Copy out every row below, replacing each occurrence of "camera" with "viewer" and leaving everything else unchanged.

> **DATA TO USE**
┌──
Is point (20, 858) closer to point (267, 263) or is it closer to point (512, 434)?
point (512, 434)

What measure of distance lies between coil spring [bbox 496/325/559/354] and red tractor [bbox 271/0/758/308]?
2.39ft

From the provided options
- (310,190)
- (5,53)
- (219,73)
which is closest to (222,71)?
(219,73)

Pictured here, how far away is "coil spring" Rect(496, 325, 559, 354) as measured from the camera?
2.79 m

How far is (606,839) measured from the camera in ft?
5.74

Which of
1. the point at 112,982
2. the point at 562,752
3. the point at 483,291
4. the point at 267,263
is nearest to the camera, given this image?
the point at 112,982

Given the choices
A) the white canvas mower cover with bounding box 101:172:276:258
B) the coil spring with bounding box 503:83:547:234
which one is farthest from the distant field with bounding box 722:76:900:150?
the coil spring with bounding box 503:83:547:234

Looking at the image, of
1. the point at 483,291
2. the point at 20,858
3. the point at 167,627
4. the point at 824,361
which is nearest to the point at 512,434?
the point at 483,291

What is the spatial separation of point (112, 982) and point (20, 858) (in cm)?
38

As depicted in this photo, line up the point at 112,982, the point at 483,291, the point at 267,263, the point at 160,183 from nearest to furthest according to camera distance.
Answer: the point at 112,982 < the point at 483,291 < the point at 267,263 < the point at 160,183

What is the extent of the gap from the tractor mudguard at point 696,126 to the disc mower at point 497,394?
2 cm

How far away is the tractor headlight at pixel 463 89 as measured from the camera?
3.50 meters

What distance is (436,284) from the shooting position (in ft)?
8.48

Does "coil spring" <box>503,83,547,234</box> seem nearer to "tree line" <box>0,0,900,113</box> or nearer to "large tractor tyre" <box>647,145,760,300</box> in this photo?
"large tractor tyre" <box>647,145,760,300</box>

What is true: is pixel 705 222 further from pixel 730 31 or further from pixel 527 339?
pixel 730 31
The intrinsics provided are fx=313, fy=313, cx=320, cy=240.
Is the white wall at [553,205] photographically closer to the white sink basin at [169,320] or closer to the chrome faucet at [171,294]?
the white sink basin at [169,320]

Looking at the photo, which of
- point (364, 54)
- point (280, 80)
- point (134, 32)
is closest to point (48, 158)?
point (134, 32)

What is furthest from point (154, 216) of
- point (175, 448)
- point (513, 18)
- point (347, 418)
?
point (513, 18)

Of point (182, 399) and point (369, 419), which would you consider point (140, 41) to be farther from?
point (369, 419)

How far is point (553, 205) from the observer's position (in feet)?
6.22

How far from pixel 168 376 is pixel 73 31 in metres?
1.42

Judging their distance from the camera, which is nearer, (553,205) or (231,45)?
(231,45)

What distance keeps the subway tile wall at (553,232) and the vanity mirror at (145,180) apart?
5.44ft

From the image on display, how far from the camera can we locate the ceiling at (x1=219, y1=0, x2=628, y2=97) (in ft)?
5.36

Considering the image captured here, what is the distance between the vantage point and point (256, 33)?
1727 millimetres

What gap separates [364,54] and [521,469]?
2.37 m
└──
> **WORKED ANSWER**
Is point (20, 858) closer to point (267, 263) or is it closer to point (512, 434)?
point (512, 434)

What measure of distance lies between coil spring [bbox 496/325/559/354] and red tractor [bbox 271/0/758/308]?
2.39ft

From the provided options
- (310,190)
- (5,53)
- (219,73)
which is closest to (222,71)?
(219,73)

Pictured here, how far away is "coil spring" Rect(496, 325, 559, 354) as measured from the viewer?
2.79 m

How far is (606,839) measured from the viewer in ft?
5.74

Which of
1. the point at 112,982
2. the point at 562,752
3. the point at 483,291
4. the point at 267,263
is nearest to the viewer, given this image?
the point at 112,982

Given the choices
A) the white canvas mower cover with bounding box 101:172:276:258
B) the coil spring with bounding box 503:83:547:234
which one is farthest from the distant field with bounding box 722:76:900:150?
the coil spring with bounding box 503:83:547:234

Looking at the image, of
1. the point at 483,291
2. the point at 20,858
3. the point at 167,627
4. the point at 824,361
which is nearest to the point at 512,434?
the point at 483,291

What is the spatial separation of point (112, 982) and point (20, 858) (in cm)?
38

As depicted in this photo, line up the point at 112,982, the point at 483,291, the point at 267,263, the point at 160,183 from nearest to furthest according to viewer distance.
Answer: the point at 112,982 < the point at 483,291 < the point at 267,263 < the point at 160,183

What is the extent of the gap from the tractor mudguard at point 696,126 to the disc mower at point 497,394?
2 cm

How far away is the tractor headlight at pixel 463 89 as measured from the viewer?
3.50 meters

What distance is (436,284) from the shooting position (in ft)?
8.48

Does "coil spring" <box>503,83,547,234</box> seem nearer to "tree line" <box>0,0,900,113</box> or nearer to "large tractor tyre" <box>647,145,760,300</box> in this photo?
"large tractor tyre" <box>647,145,760,300</box>

What is true: is pixel 705 222 further from pixel 730 31 or further from pixel 527 339?
pixel 730 31
The intrinsics provided are fx=313, fy=313, cx=320, cy=240.
Is the white wall at [553,205] photographically closer to the white sink basin at [169,320] or closer to the chrome faucet at [171,294]?
the white sink basin at [169,320]

Looking at the photo, which of
- point (364, 54)
- point (280, 80)
- point (134, 32)
is closest to point (48, 158)?
point (134, 32)

What is furthest from point (154, 216) of
- point (175, 448)
- point (513, 18)
- point (347, 418)
?
point (513, 18)

Of point (182, 399) and point (369, 419), which would you consider point (140, 41) to be farther from?
point (369, 419)

How far is point (553, 205) from the observer's position (in feet)?
6.22

How far from pixel 168 376 is pixel 73 31 in metres?
1.42

Judging their distance from the viewer, which is nearer, (553,205) or (231,45)?
(231,45)

What distance keeps the subway tile wall at (553,232) and the vanity mirror at (145,180) apart?
5.44ft

From the image on display, how far from the viewer can we locate the ceiling at (x1=219, y1=0, x2=628, y2=97) (in ft)?
5.36

Considering the image captured here, what is the distance between the vantage point and point (256, 33)?
1727 millimetres

What gap separates [364,54] and [521,469]?
2.37 m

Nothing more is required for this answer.